SQL> alter session set "_fix_control"='5483301:off';
SQL> alter session set "_optimizer_enable_density_improvements"=false;
SQL> set autot trace
SQL> select * from test_selectivity where promo_id=500;
no rows selected
Execution Plan
----------------------------------------------------------
Plan hash value: 4083831454
--------------------------------------------------------------------------------------
| Id | Operation | Name | Rows | Bytes | Cost (%CPU)| Time |
--------------------------------------------------------------------------------------
| 0 | SELECT STATEMENT | | 1 | 25 | 958 (2)| 00:00:01 |
|* 1 | TABLE ACCESS FULL| TEST_SELECTIVITY | 1 | 25 | 958 (2)| 00:00:01 |
--------------------------------------------------------------------------------------
Predicate Information (identified by operation id):
---------------------------------------------------
1 - filter("PROMO_ID"=500)
SQL> select * from test_selectivity where amount_sold=55;
3372 rows selected.
Execution Plan
----------------------------------------------------------
Plan hash value: 4083831454
--------------------------------------------------------------------------------------
| Id | Operation | Name | Rows | Bytes | Cost (%CPU)| Time |
--------------------------------------------------------------------------------------
| 0 | SELECT STATEMENT | | 1457 | 36425 | 960 (2)| 00:00:01 |
|* 1 | TABLE ACCESS FULL| TEST_SELECTIVITY | 1457 | 36425 | 960 (2)| 00:00:01 |
--------------------------------------------------------------------------------------
Predicate Information (identified by operation id):
---------------------------------------------------
1 - filter("AMOUNT_SOLD"=55)
With these 2 settings, the Optimizer falls back to its Original Calculation of DENSITY x NUM_ROWS for Cardinality calculation.

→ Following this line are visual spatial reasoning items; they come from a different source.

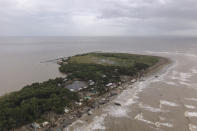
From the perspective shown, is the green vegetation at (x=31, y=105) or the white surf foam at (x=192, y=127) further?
the green vegetation at (x=31, y=105)

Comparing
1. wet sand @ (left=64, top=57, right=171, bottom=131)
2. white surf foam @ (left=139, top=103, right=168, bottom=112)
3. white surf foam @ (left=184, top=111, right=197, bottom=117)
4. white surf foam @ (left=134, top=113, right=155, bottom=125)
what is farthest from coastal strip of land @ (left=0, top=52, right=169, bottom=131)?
white surf foam @ (left=184, top=111, right=197, bottom=117)

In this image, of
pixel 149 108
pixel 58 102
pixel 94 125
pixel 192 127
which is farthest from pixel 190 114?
pixel 58 102

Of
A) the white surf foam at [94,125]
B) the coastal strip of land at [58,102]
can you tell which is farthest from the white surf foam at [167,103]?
the white surf foam at [94,125]

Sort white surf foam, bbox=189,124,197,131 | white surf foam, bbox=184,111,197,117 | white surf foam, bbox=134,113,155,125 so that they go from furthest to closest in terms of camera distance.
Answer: white surf foam, bbox=184,111,197,117
white surf foam, bbox=134,113,155,125
white surf foam, bbox=189,124,197,131

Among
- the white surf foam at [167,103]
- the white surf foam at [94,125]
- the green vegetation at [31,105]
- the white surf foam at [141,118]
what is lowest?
the white surf foam at [94,125]

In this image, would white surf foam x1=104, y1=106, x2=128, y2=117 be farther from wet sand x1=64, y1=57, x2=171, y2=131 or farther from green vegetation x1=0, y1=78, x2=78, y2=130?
green vegetation x1=0, y1=78, x2=78, y2=130

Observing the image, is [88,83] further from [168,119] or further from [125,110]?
[168,119]

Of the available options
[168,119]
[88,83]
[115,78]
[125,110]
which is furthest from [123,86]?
[168,119]

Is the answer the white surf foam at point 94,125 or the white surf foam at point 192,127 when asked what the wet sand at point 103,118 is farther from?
the white surf foam at point 192,127

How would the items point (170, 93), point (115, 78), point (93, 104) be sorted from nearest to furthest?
point (93, 104)
point (170, 93)
point (115, 78)
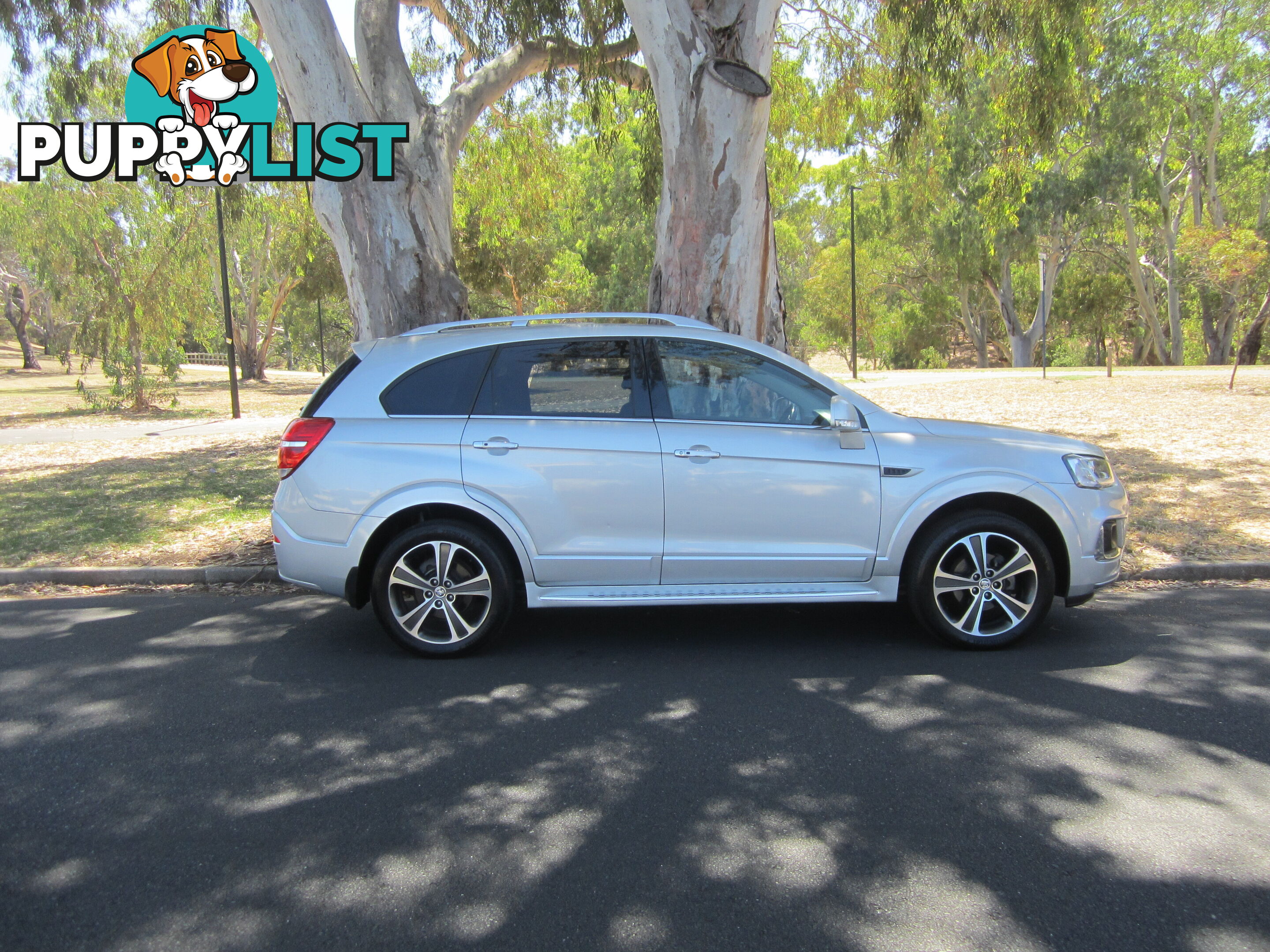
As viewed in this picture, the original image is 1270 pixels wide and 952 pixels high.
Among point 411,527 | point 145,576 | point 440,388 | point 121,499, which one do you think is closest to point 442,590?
point 411,527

It had been a long posting, however, I felt this to be necessary because many people still don’t know about this NewDensity. I was myself surprised when I was working on a real life issue and came across this mis-estimation. A 10053 trace revealed NewDensity, which was new for me as well. For the real life example, see below.
select count(*) from nca.s_p_attributes a1
WHERE a1.value='olwassenen';
COUNT(*)
------------
591168
SQL> select plan_table_output from table(dbms_xplan.display_cursor);
PLAN_TABLE_OUTPUT
----------------------------------------------------------
SQL_ID 79dfpvydpk710, child number 0
-------------------------------------
select count(*) from nca.s_p_attributes a1 WHERE
a1.value='olwassenen’
----------------------------------------------------------
| Id | Operation | Name | Rows |
----------------------------------------------------------
| 0 | SELECT STATEMENT | | |
| 1 | SORT AGGREGATE | | 1|
|* 2 | INDEX SKIP SCAN | SP_P_IND3 | 8|
----------------------------------------------------------
The estimated and actual is way out. 8 Rows v/s 591168 Rows. At this point, I requested a 10053 trace, which pointed me to NewDensity value. The issue was resolved by way of disabling the fix_control and setting _optimizer_enable_density_improvements to FALSE.